▸ Source data
++++++++

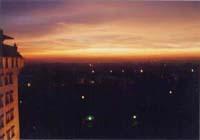 アショカホテルからの夕焼け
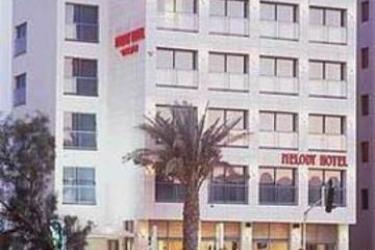 Hotel Melody: Extérieur TEL AVIV
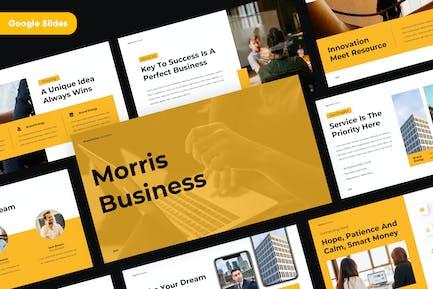MORRIS - Professional Google Slides Template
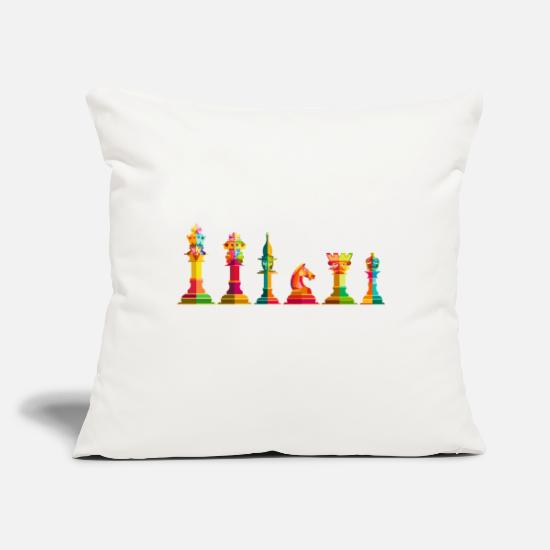 "Chess Pillow Cases - Chess T-Shirt, Chess Shirt, Chess Gift, Chess - Throw Pillow Cover 18"" x 18"" natural white"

++++++++

▸ Task to complete
No pictures belong in the copy. Retype exactly, and only, the lines from the line containing "Hotel Melody: Extérieur TEL AVIV" through the last line of the data, both included.

▸ Result below
 Hotel Melody: Extérieur TEL AVIV
MORRIS - Professional Google Slides Template
 "Chess Pillow Cases - Chess T-Shirt, Chess Shirt, Chess Gift, Chess - Throw Pillow Cover 18"" x 18"" natural white"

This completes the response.